Source extract |
Being well rested is a key ingredient in performing your tasks well. A good night’s sleep can never be overrated. Sometimes you might not sleep well, but always ensuring that getting enough sleep every night is a priority in your life.

  • Prioritize your work

So you have all these tasks that you need to do, but do you really have to do them today? It is important to prioritize your tasks in such a way that the most important and time sensitive asks are on top of your list and get done first. Pick and set out to complete the most important tasks that you need to complete every day. These tasks could be home or school related. After completing this, you are free to spend the rest of your time as you wish.

  • Avoid distractions

When you have a busy schedule that involves balancing school and home-life, you have to be careful not to get too distracted in your day to day life. Distractions interfere with the completion of your tasks, which means time allotted for certain tasks get taken up by others. The end result is that you will end up with some priority tasks which will creep into the next day and the cycle will continue endlessly.

Source information |
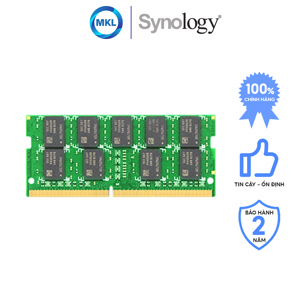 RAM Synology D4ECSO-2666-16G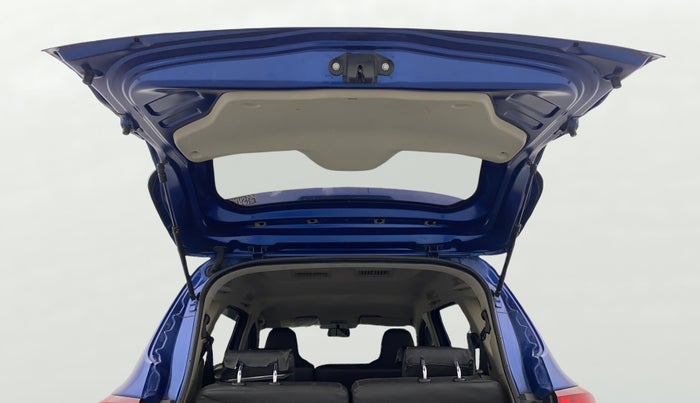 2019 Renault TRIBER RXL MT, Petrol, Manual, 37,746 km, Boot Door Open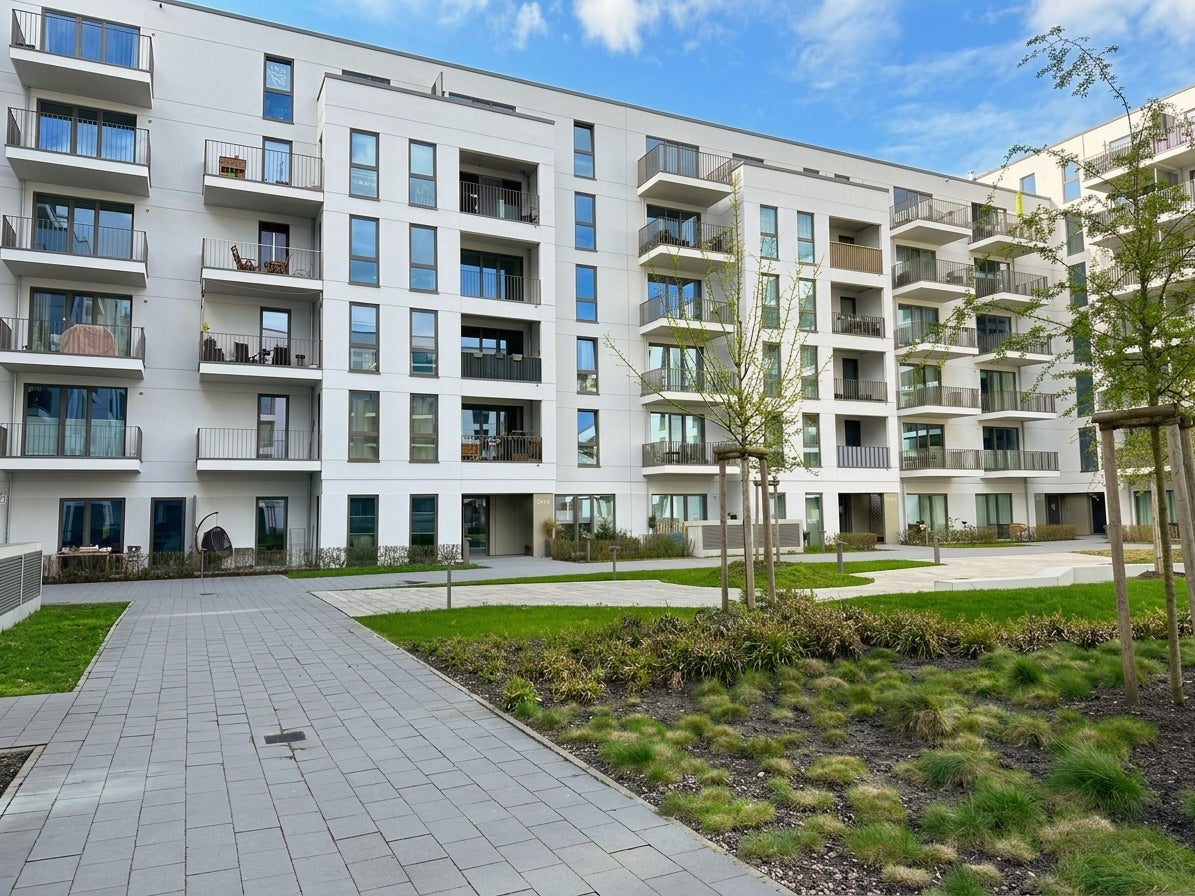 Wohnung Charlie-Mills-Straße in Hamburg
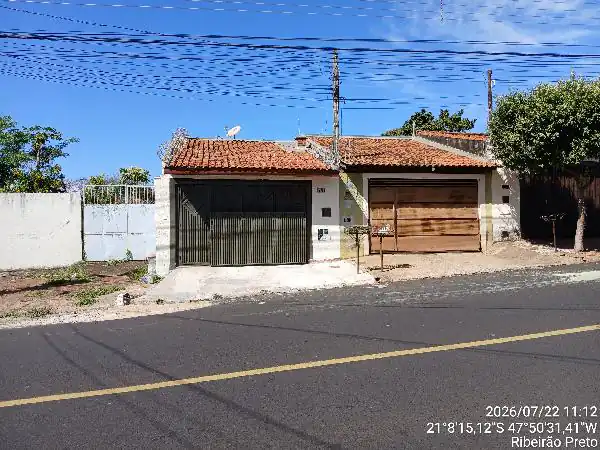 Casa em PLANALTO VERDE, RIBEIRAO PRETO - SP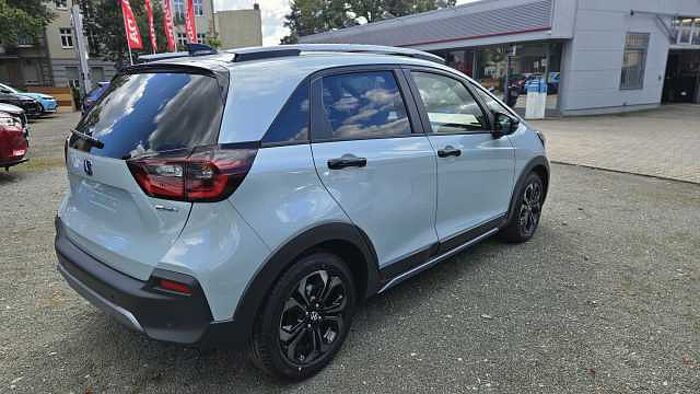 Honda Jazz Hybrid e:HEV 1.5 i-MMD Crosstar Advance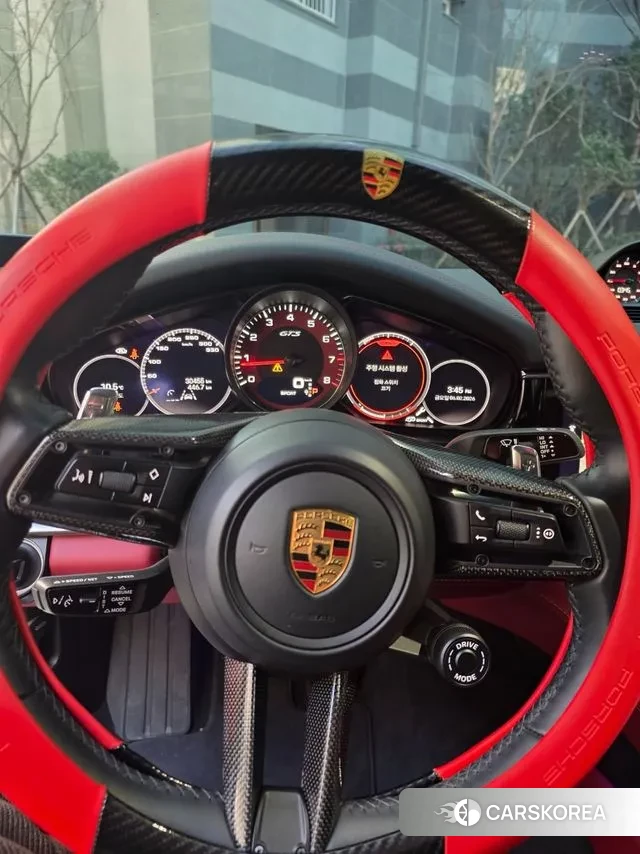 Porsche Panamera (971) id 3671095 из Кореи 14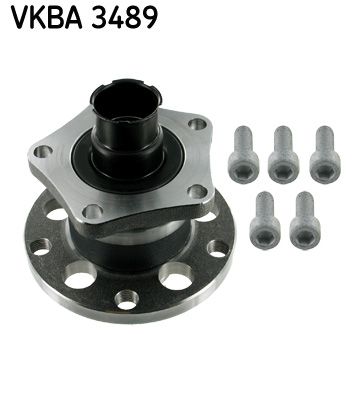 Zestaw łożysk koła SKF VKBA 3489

--

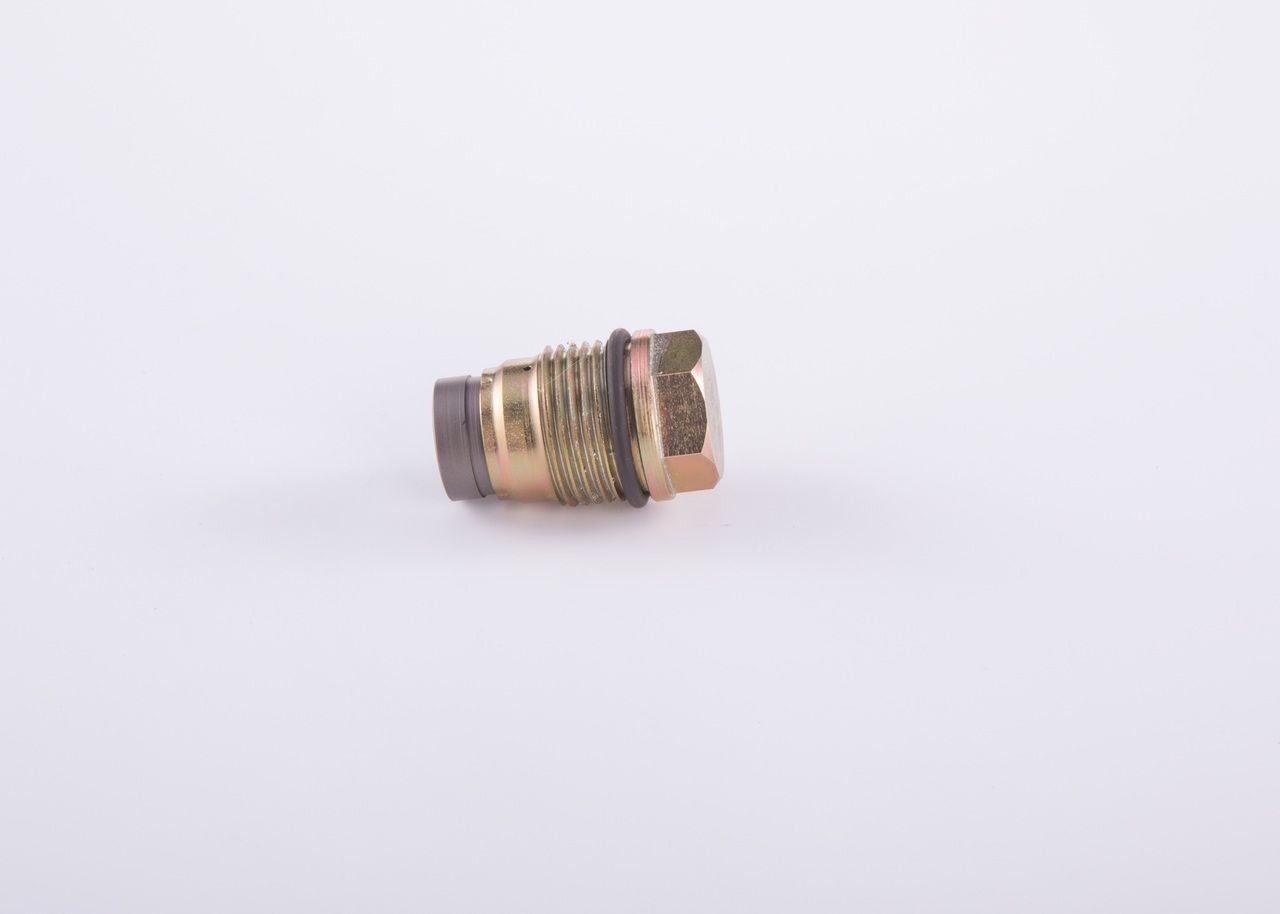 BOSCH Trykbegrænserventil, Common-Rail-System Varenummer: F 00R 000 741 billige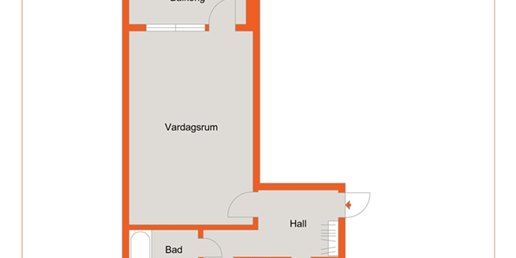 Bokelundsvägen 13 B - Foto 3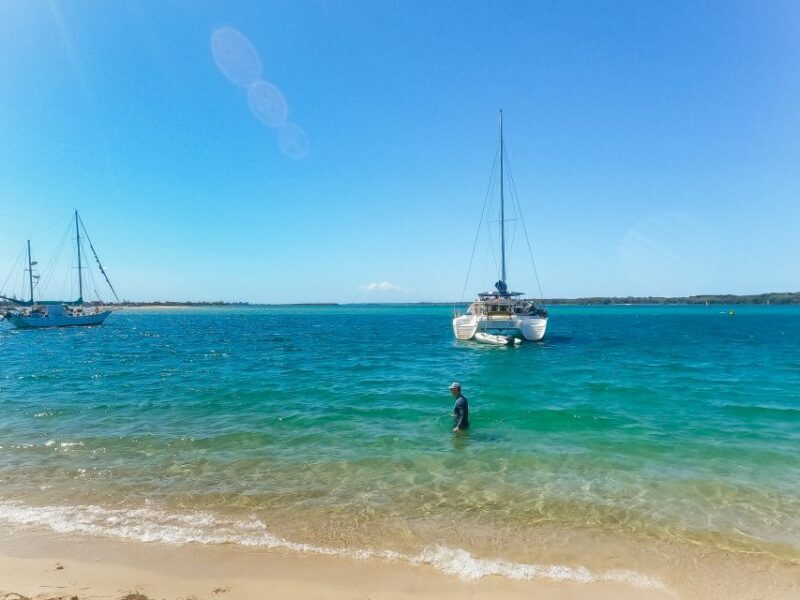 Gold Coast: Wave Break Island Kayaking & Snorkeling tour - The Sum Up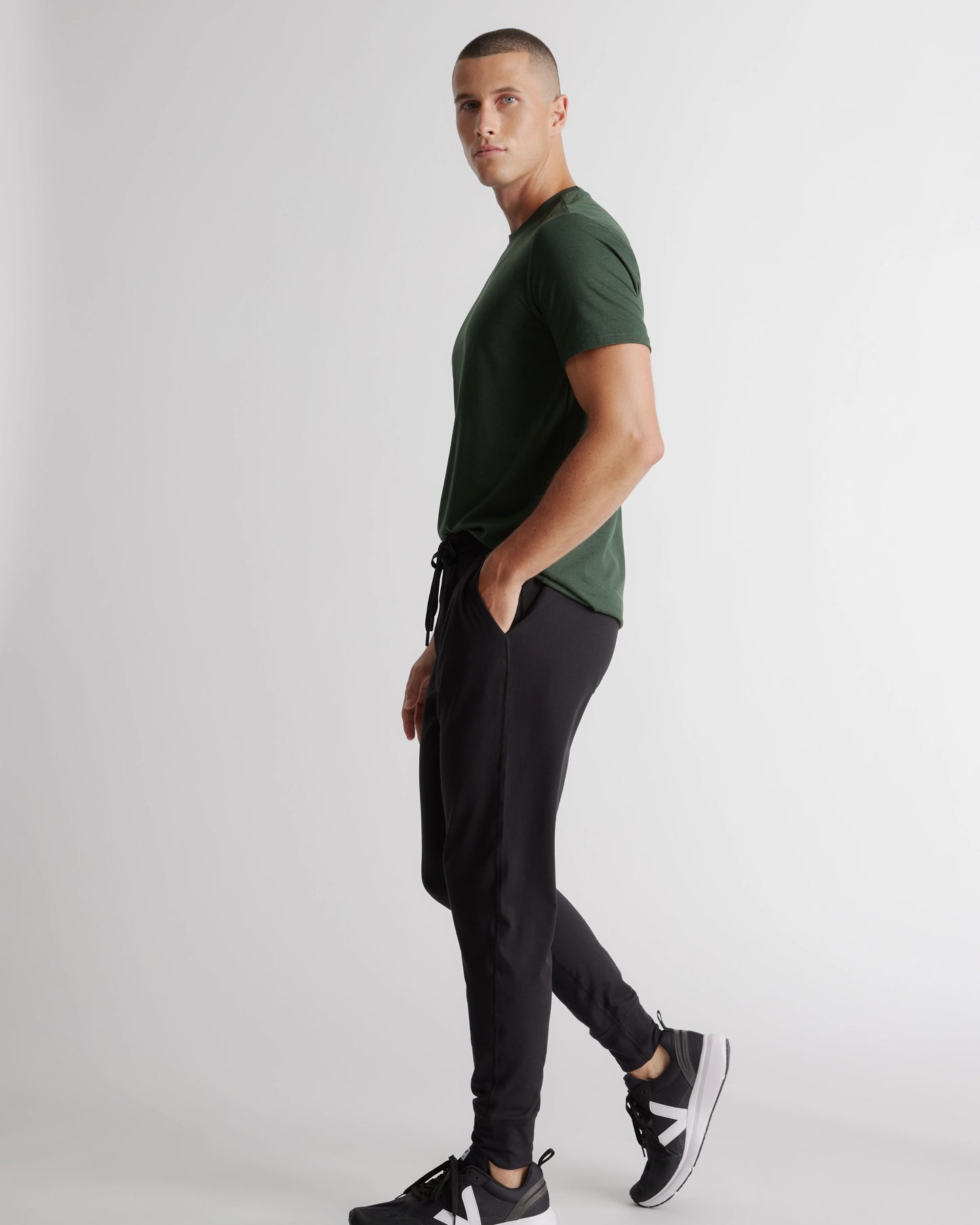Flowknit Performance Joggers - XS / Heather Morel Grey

Task instructions |
According to the passage on balancing school and home life, which tasks should be placed at the top of your list?

Solution below |
The most important and time-sensitive tasks, so that they get done first.